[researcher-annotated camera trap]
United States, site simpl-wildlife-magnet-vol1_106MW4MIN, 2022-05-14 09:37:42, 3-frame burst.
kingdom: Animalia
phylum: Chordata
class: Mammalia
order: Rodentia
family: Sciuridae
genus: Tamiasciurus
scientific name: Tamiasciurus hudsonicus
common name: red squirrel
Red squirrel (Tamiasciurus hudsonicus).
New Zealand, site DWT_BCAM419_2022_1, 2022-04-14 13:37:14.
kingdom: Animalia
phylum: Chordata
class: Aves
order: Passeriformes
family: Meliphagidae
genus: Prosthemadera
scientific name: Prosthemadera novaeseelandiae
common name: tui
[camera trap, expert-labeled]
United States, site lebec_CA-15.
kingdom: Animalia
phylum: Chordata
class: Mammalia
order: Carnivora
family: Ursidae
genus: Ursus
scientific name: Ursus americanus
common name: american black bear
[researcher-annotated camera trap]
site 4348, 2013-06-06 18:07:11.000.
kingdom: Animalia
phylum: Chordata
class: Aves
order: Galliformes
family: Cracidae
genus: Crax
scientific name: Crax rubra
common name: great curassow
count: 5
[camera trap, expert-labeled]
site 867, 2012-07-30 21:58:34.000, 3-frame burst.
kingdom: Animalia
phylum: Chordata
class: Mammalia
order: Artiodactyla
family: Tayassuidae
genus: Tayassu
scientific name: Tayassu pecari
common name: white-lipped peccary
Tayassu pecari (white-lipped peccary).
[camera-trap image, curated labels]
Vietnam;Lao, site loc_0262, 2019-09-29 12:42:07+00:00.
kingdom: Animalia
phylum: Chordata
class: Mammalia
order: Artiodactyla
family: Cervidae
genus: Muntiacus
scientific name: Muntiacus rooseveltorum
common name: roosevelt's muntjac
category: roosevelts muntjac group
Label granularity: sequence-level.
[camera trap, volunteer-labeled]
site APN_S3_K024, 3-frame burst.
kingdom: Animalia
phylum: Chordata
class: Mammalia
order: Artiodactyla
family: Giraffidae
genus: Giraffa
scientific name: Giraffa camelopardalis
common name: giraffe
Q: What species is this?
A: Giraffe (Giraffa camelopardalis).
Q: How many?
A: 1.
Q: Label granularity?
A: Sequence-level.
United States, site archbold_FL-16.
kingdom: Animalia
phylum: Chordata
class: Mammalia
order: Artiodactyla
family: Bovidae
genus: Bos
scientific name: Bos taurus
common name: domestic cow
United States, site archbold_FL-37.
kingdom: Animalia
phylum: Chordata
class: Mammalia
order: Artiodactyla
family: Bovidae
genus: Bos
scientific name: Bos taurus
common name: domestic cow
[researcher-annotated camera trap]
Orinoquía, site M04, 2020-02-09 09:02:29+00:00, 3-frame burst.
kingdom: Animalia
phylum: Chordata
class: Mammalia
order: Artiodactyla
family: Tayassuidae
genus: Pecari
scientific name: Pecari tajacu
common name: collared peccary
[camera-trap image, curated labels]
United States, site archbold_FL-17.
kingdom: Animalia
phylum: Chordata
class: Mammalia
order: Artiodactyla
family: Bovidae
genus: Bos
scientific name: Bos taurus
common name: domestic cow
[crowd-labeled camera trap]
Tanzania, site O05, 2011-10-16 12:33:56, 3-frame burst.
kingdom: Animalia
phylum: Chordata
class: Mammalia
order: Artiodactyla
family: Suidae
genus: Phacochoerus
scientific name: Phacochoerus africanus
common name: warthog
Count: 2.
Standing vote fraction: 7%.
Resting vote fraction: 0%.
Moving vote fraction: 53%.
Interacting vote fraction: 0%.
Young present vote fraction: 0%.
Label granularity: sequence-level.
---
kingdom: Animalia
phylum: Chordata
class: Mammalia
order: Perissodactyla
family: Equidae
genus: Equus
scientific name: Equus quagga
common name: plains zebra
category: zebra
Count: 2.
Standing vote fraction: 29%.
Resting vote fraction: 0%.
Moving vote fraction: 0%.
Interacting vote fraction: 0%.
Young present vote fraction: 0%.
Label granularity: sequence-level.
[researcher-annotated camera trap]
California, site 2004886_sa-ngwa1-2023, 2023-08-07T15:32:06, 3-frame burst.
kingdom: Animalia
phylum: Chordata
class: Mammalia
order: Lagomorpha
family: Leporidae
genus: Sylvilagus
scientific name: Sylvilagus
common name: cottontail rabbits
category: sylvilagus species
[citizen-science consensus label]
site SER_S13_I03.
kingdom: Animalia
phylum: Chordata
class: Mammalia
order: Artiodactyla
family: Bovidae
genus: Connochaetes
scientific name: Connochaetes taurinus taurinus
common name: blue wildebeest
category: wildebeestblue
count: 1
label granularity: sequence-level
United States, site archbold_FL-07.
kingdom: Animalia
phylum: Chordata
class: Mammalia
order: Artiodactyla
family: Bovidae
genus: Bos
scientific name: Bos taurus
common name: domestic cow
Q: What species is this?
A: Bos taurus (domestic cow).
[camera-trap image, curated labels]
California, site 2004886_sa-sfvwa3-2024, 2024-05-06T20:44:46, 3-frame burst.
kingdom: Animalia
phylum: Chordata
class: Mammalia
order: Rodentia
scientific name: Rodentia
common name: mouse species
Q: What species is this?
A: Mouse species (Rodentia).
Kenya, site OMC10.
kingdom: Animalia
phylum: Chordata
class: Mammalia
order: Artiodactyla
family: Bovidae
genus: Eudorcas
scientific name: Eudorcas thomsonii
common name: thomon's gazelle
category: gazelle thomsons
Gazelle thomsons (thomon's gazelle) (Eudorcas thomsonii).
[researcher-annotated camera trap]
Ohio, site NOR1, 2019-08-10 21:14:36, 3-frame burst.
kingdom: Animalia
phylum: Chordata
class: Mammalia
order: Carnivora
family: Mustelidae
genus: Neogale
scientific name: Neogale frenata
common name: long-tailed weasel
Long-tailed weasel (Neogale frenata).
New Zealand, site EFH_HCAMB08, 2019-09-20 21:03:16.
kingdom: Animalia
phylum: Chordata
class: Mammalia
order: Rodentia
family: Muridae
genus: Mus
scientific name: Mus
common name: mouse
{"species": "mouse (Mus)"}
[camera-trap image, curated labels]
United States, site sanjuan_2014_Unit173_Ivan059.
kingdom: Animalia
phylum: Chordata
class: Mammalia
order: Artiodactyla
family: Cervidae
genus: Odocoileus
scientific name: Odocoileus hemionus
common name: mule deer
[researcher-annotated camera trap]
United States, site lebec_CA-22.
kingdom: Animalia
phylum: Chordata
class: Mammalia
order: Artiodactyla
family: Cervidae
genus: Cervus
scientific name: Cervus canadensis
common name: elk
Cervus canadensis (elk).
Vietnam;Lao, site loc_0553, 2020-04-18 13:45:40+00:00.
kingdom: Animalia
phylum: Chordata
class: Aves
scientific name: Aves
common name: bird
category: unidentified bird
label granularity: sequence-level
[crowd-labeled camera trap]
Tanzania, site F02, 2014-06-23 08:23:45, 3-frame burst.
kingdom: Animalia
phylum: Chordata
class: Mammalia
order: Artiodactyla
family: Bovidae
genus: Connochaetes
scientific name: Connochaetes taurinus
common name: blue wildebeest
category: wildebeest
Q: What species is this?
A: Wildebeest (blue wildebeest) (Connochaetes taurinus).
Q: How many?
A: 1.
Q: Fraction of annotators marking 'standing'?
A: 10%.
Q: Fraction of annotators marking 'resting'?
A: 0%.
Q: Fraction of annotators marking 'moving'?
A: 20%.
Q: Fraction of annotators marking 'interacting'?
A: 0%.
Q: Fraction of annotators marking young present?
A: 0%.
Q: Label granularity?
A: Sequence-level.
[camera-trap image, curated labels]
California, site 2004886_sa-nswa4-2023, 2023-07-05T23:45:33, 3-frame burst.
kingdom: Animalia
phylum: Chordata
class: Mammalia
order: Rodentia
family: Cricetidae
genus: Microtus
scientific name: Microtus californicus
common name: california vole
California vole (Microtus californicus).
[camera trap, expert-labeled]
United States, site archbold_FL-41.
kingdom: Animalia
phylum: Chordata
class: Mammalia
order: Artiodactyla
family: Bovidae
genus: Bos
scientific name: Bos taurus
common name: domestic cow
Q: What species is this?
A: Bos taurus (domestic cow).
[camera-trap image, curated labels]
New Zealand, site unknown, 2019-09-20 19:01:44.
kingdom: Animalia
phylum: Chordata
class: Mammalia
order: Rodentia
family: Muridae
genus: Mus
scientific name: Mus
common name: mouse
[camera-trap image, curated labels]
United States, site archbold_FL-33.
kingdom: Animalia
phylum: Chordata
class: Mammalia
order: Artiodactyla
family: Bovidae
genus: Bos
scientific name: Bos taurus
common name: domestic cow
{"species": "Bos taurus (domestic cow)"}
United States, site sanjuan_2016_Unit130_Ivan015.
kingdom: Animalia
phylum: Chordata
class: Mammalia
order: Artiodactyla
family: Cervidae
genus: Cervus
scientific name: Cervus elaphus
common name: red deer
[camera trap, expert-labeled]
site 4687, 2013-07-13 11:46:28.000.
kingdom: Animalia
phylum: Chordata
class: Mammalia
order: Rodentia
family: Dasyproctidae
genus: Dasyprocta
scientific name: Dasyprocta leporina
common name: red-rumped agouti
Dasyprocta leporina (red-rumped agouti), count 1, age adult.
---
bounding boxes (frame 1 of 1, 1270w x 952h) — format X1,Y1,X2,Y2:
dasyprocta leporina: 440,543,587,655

[Exercise details]
Please output only the lines from the first line of the entries through the line with "genus: Tamiasciurus", both included, exactly as written.

[Solution for this problem]
[researcher-annotated camera trap]
United States, site simpl-wildlife-magnet-vol1_106MW4MIN, 2022-05-14 09:37:42, 3-frame burst.
kingdom: Animalia
phylum: Chordata
class: Mammalia
order: Rodentia
family: Sciuridae
genus: Tamiasciurus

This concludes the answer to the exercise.